Edward Leede Arena
- Interactive map of Edward Leede Arena
- Location: Dartmouth College Hanover, NH 03755
- Coordinates: 43°42′11″N 72°17′0″W﻿ / ﻿43.70306°N 72.28333°W
- Owner: Dartmouth College
- Operator: Dartmouth College
- Capacity: 2,100

Construction
- Opened: May 22, 1987

Tenants
- Dartmouth Big Green (basketball & volleyball)

= Leede Arena =

Arena in Hanover, New Hampshire

Edward Leede Arena is a 2,100-seat, multi-purpose arena in Hanover, New Hampshire. It has been home to the men's and women's Dartmouth College Big Green basketball team since its dedication on May 22, 1987. It is located within the John W. Berry Sports Center, which includes Leede Arena; two additional regulation basketball courts; a 4,500-square boxing gym and fencing room; four varsity locker rooms; squash and racquetball courts, and the athletic ticket office. The arena was named in honor of Edward Leede, class of 1949, one of the school's leading basketball scorers, and was built to replace the old Alumni Gym, next door to the sports center. It was built on the site of Davis Rink, the original ice hockey arena from 1929 to 1975.

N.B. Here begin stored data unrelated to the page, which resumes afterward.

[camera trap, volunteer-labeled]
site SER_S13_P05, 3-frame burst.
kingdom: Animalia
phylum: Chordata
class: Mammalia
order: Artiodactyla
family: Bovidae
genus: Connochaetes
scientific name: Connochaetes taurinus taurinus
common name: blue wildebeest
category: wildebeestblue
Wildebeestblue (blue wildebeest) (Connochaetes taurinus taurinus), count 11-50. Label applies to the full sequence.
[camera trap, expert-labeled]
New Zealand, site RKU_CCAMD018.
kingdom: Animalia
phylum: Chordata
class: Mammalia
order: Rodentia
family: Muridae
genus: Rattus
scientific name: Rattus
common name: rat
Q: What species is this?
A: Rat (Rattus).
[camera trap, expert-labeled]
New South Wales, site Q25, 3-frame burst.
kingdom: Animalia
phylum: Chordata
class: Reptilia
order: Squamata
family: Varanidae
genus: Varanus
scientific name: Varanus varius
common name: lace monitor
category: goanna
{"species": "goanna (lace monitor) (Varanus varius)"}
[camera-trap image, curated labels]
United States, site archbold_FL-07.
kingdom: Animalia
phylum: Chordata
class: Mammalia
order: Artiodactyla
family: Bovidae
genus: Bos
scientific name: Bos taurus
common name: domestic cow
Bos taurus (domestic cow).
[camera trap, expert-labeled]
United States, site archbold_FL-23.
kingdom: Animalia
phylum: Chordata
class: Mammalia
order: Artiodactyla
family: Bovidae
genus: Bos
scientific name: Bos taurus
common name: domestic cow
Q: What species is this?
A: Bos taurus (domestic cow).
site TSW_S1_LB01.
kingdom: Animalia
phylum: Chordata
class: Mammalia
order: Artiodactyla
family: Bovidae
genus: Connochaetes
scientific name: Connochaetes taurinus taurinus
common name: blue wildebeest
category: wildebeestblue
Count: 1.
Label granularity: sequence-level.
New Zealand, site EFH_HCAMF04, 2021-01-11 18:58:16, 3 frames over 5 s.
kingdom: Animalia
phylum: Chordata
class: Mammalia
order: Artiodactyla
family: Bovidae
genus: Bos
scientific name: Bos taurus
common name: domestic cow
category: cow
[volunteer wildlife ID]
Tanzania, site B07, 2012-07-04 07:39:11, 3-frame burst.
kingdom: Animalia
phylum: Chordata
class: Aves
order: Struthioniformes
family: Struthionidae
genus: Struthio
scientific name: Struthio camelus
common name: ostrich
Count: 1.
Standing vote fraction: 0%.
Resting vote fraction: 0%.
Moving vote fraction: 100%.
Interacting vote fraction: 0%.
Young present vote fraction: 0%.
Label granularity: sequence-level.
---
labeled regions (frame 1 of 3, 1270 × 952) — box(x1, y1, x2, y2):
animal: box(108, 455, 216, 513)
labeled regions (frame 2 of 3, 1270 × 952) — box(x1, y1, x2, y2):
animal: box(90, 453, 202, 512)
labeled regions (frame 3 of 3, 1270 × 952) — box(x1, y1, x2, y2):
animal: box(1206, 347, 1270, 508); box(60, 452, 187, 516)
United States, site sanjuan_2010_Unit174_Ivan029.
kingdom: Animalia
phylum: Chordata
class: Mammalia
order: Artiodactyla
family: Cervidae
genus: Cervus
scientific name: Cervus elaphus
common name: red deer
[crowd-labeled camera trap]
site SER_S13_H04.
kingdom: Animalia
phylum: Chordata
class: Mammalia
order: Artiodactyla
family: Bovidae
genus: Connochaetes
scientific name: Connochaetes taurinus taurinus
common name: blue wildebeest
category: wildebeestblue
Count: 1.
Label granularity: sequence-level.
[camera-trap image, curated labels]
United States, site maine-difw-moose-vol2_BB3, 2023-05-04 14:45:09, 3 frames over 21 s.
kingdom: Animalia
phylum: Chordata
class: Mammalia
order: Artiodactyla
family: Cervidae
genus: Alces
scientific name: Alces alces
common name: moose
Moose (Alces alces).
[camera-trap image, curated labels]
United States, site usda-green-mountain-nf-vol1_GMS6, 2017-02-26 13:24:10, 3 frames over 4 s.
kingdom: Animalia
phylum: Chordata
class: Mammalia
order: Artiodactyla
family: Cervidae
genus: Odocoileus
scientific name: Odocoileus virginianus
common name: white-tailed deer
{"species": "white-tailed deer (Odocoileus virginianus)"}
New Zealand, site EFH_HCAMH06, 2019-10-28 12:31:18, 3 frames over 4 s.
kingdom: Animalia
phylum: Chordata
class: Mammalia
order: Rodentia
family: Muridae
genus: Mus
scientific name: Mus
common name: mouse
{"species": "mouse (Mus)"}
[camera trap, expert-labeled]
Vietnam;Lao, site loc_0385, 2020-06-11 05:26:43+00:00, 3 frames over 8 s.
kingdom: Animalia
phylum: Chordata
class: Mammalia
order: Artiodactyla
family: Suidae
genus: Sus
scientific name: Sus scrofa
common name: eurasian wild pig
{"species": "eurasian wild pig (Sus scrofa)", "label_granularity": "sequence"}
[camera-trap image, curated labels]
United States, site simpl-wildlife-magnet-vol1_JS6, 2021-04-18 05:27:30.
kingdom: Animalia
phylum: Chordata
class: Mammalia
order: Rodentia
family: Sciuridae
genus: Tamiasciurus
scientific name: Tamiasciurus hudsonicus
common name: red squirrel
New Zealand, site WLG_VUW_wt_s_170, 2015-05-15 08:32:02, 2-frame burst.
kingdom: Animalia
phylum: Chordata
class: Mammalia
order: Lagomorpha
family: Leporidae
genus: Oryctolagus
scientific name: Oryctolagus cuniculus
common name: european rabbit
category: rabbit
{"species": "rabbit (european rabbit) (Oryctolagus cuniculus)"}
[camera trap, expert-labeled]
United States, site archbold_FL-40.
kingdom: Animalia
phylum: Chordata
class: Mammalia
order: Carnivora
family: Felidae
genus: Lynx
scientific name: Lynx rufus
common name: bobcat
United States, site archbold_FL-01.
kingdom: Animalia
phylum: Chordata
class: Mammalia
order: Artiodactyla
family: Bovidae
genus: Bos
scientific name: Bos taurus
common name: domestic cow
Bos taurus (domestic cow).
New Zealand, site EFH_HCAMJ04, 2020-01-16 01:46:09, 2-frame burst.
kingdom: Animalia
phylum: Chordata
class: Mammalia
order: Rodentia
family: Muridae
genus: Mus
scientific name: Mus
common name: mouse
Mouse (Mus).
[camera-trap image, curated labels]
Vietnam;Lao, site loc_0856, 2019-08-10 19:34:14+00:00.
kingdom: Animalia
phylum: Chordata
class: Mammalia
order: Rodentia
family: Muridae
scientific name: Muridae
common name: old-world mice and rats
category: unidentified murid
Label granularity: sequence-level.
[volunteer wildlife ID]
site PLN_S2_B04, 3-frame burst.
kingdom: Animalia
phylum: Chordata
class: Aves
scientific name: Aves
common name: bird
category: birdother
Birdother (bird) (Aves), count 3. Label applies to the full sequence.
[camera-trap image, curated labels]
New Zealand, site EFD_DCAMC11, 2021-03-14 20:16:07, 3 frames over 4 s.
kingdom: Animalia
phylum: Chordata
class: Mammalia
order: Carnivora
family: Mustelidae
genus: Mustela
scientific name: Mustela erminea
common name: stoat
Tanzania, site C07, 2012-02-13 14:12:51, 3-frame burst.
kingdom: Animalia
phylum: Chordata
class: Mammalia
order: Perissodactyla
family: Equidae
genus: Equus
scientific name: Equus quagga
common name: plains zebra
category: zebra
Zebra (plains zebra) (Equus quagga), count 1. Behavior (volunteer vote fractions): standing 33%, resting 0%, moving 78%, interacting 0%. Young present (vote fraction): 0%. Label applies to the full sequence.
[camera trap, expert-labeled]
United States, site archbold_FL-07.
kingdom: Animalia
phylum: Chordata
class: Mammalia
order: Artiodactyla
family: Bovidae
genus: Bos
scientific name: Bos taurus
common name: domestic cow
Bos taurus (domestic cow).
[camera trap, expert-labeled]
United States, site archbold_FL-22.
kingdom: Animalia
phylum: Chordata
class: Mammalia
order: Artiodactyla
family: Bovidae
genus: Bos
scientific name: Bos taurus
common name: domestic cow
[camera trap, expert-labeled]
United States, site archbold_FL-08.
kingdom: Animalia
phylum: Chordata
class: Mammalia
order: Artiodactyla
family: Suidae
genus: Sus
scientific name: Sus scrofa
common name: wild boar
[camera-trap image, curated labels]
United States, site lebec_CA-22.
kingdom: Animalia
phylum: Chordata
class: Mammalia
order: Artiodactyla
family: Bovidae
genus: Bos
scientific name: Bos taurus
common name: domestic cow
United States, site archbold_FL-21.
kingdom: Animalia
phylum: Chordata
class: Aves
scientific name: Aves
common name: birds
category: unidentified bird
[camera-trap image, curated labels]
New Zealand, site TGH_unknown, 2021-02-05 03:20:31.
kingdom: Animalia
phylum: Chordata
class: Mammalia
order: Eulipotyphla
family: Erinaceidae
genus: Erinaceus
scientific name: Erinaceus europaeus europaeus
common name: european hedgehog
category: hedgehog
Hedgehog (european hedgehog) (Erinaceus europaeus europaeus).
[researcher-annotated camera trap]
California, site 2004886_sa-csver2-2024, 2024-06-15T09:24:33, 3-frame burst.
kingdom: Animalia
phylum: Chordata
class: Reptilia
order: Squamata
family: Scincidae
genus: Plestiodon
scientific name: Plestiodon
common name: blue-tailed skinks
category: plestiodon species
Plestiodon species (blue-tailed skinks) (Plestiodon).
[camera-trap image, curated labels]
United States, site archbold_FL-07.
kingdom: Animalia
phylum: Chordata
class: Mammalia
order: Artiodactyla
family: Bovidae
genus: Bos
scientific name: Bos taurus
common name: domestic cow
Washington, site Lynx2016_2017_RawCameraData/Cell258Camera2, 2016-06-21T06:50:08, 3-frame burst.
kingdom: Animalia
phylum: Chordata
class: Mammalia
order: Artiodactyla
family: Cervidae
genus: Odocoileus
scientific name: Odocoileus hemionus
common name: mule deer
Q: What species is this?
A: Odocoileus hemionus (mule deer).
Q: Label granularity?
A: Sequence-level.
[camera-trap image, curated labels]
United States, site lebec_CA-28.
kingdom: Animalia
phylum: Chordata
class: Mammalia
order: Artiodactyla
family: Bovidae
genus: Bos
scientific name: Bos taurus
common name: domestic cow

Men and women's locker rooms equipped with meeting areas for opposing teams are adjacent to the arena. In addition, both the men and women's teams have spacious Team Rooms, which serve as places for game-day meetings and strategizing.

In 2007, a state-of-the art Bio-Channel Classic maple wood floor was installed on all three of Leede Arena's regulation courts. In the summer of 2010, Leede underwent a facelift when the bleachers were painted green, new banners were hung and a new sound system was installed. Leede also has the distinction of hosting the nation's longest-running women's basketball tournament, hosting the 34th edition (Blue Sky Classic) in 2010.